Center for Food Safety urges Congress to oppose trade deal
WASHINGTON, DC—Center for Food Safety today condemned New Zealand’s signing of the Trans Pacific Partnership (TPP) trade deal, which would lower food safety standards and public health protections in the U.S. and across the globe. The deal was negotiated by 12 Pacific countries, including the U.S., representing around 40 percent of the global economy. Center for Food Safety is calling on Congress to oppose the deal and not ratify it in the U.S.
“This trade agreement will set food safety and environmental standards back decades,” said Andrew Kimbrell, executive director at Center for Food Safety. “It will be a race to the bottom as governments are forced to sacrifice food safety regulations in order to appease multi-national corporations. We will join with our allies from labor to environmental groups to ensure that this treaty is not ratified by Congress.”
One of the most concerning aspects of the TPP is the Investor State Dispute Settlement (ISDS) mechanism, an extrajudicial legal body that allows private corporations to sue national governments over rules that companies believe inhibit their profit-making ability. Any U.S. food safety rules on GMOs, labeling, pesticides, animal drugs, or additives that TPP member nations believe violate the agreement could be subject to challenge as "illegal trade barriers."
“This closed-door tribunal where attorneys can rotate between acting as judges and as advocates for investors is where corporations will test the language and intent of the TPP agreement,” said Debbie Barker, international programs director at Center for Food Safety. “History shows us that corporations use these trade courts to lower standards on food safety, the environment, and workers. If Congress ratifies TPP it will be handing over more power to corporations and abandoning its duty to safeguard people.”

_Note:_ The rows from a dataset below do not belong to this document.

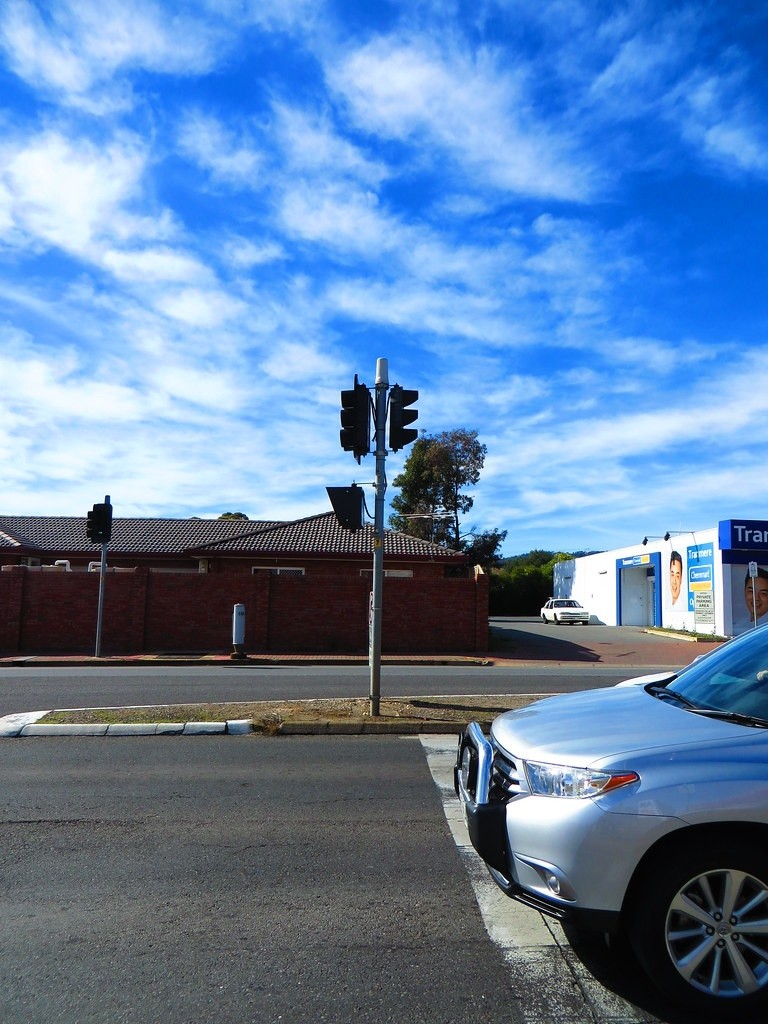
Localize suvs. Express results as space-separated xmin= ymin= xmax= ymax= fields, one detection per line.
xmin=451 ymin=618 xmax=768 ymax=1024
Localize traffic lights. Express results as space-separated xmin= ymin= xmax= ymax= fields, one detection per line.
xmin=388 ymin=385 xmax=420 ymax=451
xmin=86 ymin=504 xmax=113 ymax=544
xmin=325 ymin=486 xmax=366 ymax=531
xmin=339 ymin=374 xmax=372 ymax=466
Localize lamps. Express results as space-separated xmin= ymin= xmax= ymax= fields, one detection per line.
xmin=665 ymin=531 xmax=693 ymax=541
xmin=642 ymin=536 xmax=664 ymax=545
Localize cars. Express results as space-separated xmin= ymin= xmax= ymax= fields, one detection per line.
xmin=540 ymin=597 xmax=590 ymax=626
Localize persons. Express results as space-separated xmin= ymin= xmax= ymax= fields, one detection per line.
xmin=733 ymin=567 xmax=768 ymax=634
xmin=669 ymin=551 xmax=682 ymax=606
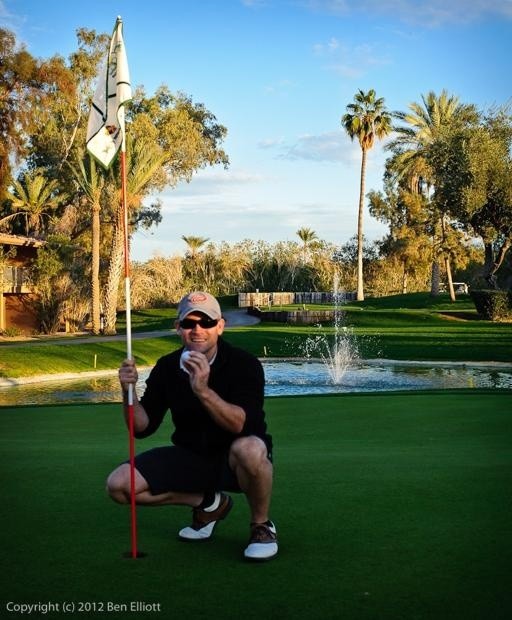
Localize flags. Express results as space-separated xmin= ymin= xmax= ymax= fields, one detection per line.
xmin=86 ymin=21 xmax=133 ymax=171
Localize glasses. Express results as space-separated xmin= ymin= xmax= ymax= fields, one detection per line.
xmin=179 ymin=318 xmax=218 ymax=330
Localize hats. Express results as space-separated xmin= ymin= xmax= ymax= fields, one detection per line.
xmin=178 ymin=291 xmax=222 ymax=321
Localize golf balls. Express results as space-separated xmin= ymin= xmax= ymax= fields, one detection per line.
xmin=180 ymin=350 xmax=190 ymax=362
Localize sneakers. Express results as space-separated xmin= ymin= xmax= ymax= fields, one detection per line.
xmin=178 ymin=491 xmax=234 ymax=543
xmin=242 ymin=520 xmax=280 ymax=562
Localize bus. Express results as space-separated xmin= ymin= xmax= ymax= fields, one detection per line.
xmin=429 ymin=282 xmax=470 ymax=294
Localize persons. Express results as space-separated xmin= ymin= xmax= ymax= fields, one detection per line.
xmin=105 ymin=290 xmax=278 ymax=561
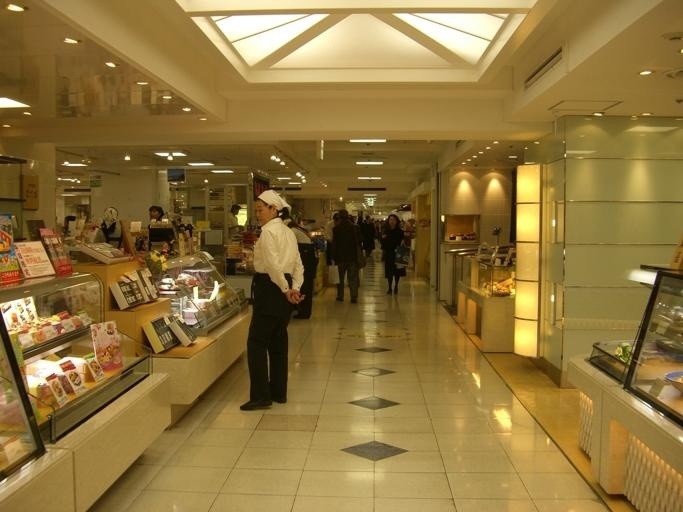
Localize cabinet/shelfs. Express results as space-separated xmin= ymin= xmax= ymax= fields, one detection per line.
xmin=0 ymin=271 xmax=153 ymax=445
xmin=623 ymin=259 xmax=683 ymax=424
xmin=72 ymin=251 xmax=253 ymax=428
xmin=0 ymin=297 xmax=46 ymax=483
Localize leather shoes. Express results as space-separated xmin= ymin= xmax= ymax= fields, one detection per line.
xmin=293 ymin=313 xmax=311 ymax=319
xmin=240 ymin=399 xmax=273 ymax=410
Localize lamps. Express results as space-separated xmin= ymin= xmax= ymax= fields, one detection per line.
xmin=167 ymin=152 xmax=174 ymax=161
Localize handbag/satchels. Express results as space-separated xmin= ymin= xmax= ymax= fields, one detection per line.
xmin=395 ymin=247 xmax=411 ymax=266
xmin=354 ymin=247 xmax=367 ymax=268
xmin=323 ymin=264 xmax=339 ymax=288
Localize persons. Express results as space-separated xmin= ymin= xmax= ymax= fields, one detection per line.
xmin=281 ymin=215 xmax=315 ymax=319
xmin=149 ymin=205 xmax=165 ymax=221
xmin=228 ymin=205 xmax=241 ymax=227
xmin=240 ymin=190 xmax=305 ymax=410
xmin=94 ymin=208 xmax=124 ymax=249
xmin=332 ymin=209 xmax=407 ymax=303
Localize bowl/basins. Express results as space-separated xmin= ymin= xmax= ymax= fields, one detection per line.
xmin=664 ymin=371 xmax=683 ymax=393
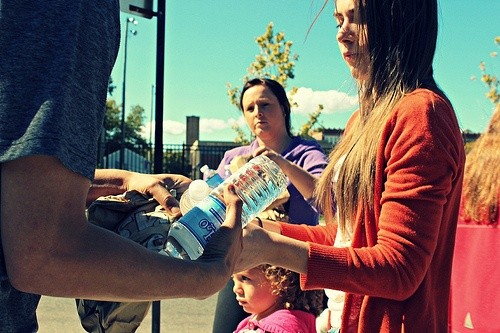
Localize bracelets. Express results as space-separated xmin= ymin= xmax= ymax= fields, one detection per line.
xmin=256 ymin=216 xmax=263 ymax=229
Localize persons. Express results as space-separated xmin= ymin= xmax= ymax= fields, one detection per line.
xmin=233 ymin=263 xmax=327 ymax=333
xmin=233 ymin=0 xmax=465 ymax=333
xmin=1 ymin=0 xmax=242 ymax=333
xmin=212 ymin=78 xmax=327 ymax=333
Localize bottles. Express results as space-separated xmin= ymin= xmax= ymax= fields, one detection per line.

Center for Food Safety, along with other experts, have warned that the agreement compromises food safety and public health, most notably through measures pertaining to U.S. border inspection of food imports. The agreement limits food import inspections “to what is reasonable and necessary,” and—perhaps most alarming—requires border inspectors to notify food importers if a negative food safety check is issued so they can challenge the port inspection findings. This measure, known as the Rapid Response Mechanism, which was aggressively pushed by big food industry throughout the TPP negotiations, gives new rights to countries importing food into the U.S. and could potentially include the right to challenge even laboratory food safety testing and the new food import rules under the Food Safety Modernization Act. The TPP language could also dissuade rigorous oversight of imported foods, including inspection of fish imported from TPP member countries that raise farmed fish with chemicals and antibiotics not allowed in the U.S.